[Data rows]
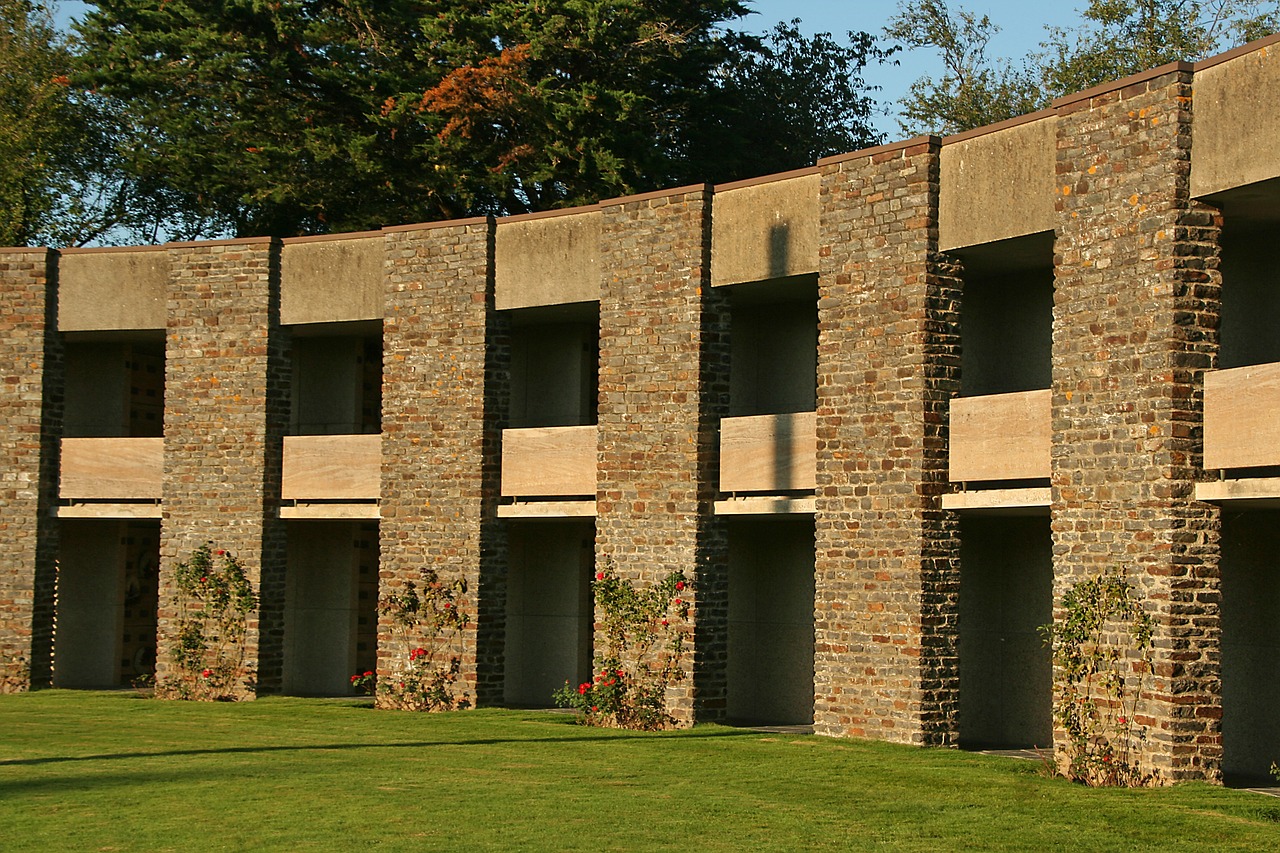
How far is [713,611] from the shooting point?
68.4 feet

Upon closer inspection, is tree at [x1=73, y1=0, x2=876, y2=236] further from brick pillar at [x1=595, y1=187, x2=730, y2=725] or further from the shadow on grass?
the shadow on grass

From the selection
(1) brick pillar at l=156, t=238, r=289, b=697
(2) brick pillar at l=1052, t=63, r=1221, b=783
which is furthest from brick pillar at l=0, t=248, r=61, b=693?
(2) brick pillar at l=1052, t=63, r=1221, b=783

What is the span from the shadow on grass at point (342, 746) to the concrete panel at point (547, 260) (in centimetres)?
609

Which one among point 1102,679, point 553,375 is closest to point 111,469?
point 553,375

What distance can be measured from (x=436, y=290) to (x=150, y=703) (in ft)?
24.0

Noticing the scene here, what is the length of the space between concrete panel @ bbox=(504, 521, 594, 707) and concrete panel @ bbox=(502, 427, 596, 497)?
5.90 feet

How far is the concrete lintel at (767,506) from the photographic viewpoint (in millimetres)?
19703

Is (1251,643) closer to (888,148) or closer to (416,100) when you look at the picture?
(888,148)

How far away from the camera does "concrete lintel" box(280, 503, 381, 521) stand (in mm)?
23844

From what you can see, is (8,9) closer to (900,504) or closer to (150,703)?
(150,703)

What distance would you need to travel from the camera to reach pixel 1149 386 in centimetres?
1568

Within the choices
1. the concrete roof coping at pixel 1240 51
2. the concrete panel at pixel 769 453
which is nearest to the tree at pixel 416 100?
the concrete panel at pixel 769 453

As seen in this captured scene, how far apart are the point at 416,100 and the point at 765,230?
1463cm

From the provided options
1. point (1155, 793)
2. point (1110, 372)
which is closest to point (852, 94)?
point (1110, 372)
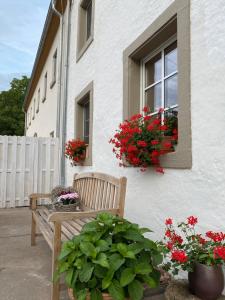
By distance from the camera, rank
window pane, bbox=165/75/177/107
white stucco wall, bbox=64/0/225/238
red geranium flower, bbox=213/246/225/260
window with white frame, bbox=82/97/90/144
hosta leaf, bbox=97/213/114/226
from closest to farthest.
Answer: red geranium flower, bbox=213/246/225/260 < hosta leaf, bbox=97/213/114/226 < white stucco wall, bbox=64/0/225/238 < window pane, bbox=165/75/177/107 < window with white frame, bbox=82/97/90/144

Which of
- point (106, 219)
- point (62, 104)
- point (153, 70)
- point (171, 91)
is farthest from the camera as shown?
point (62, 104)

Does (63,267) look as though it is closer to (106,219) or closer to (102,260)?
(102,260)

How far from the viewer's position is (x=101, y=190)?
12.2ft

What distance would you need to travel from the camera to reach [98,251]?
1.97m

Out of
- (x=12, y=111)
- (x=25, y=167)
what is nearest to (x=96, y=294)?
(x=25, y=167)

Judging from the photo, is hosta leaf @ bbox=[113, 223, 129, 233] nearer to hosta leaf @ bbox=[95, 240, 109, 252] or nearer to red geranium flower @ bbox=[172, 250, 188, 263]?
hosta leaf @ bbox=[95, 240, 109, 252]

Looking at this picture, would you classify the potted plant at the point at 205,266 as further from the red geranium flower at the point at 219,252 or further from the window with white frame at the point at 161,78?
the window with white frame at the point at 161,78

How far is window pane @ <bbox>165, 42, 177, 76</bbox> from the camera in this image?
10.9 feet

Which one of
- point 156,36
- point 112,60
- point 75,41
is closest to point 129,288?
point 156,36

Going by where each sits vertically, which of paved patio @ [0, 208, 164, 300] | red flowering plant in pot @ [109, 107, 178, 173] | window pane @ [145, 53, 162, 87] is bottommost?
paved patio @ [0, 208, 164, 300]

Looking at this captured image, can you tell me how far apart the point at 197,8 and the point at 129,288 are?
232cm

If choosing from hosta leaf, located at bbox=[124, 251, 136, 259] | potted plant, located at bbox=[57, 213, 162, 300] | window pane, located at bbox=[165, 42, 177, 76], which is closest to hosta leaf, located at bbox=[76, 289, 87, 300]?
potted plant, located at bbox=[57, 213, 162, 300]

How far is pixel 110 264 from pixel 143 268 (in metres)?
0.22

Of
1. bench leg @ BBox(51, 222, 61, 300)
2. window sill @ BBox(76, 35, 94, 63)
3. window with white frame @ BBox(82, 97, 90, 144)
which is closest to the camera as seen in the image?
bench leg @ BBox(51, 222, 61, 300)
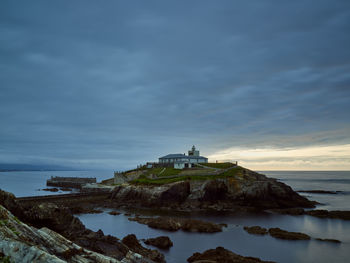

[Task statement]
Gather each line of the entries above that contains the string "scene". Case matters.

[Solution below]
Noticing the scene here, what is the length of the space between concrete panel @ bbox=(504, 521, 594, 707) and concrete panel @ bbox=(502, 427, 596, 497)?
As seen in this captured scene, how far apart are the point at 416,100 and the point at 765,230?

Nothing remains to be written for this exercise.